* _Input records_
start
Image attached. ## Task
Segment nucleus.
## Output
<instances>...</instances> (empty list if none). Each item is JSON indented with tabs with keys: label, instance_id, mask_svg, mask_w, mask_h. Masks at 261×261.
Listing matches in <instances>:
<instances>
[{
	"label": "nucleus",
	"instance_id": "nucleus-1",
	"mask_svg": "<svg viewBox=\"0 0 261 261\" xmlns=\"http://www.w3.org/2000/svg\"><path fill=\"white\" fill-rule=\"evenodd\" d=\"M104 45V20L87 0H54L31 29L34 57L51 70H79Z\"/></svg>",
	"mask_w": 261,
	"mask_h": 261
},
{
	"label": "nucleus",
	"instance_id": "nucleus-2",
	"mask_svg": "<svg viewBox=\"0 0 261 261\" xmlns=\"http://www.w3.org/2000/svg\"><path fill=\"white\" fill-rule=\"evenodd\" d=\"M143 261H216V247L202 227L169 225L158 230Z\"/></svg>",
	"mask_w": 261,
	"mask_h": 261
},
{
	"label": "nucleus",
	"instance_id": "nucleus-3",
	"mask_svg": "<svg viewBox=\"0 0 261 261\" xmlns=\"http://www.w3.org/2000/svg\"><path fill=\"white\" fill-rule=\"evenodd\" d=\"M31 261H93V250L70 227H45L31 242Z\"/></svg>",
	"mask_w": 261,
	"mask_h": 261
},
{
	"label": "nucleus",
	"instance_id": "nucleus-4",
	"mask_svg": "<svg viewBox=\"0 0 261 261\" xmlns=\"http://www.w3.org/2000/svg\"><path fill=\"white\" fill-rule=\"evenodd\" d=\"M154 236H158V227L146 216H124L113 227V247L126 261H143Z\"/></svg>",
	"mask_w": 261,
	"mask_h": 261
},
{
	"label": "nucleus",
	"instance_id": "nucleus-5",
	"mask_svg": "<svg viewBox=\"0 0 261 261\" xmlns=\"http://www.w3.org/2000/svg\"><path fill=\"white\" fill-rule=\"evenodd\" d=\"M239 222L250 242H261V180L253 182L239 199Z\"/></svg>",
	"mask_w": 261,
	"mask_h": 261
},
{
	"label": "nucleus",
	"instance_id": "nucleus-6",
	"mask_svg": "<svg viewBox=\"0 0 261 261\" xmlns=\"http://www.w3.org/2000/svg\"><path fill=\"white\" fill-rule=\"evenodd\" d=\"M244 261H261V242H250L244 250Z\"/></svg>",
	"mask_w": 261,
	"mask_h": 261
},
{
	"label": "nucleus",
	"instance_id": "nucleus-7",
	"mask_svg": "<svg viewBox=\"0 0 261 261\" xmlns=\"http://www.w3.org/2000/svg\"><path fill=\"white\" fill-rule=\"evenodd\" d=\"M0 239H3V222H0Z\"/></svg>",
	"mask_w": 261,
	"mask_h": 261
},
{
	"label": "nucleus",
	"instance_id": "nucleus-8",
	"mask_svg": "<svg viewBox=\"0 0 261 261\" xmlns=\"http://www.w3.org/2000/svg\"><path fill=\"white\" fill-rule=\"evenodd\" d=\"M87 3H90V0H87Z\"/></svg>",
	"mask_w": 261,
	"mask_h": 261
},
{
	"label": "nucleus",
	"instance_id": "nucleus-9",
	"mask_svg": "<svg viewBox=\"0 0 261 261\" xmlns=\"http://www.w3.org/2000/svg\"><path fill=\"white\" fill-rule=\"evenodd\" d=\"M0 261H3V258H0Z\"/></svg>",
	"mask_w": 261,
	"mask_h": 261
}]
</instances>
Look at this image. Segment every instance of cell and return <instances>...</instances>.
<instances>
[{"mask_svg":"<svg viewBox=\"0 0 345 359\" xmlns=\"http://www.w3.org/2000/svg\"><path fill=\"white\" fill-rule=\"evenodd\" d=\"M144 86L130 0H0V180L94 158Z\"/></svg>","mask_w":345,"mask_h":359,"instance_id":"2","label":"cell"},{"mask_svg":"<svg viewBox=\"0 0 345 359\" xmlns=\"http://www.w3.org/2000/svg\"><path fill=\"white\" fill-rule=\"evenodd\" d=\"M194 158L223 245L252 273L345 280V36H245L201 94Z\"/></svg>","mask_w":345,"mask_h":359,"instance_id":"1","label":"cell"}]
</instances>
end
* _What the task requires_
Pick out every line of the records above that contains the string "instances", and copy each one in full.

* _Right answer_
<instances>...</instances> (empty list if none). Each item is JSON indented with tabs with keys: label, instance_id, mask_svg, mask_w, mask_h. Masks at 261×261.
Listing matches in <instances>:
<instances>
</instances>
Look at this image. Segment every instance of cell and return <instances>...</instances>.
<instances>
</instances>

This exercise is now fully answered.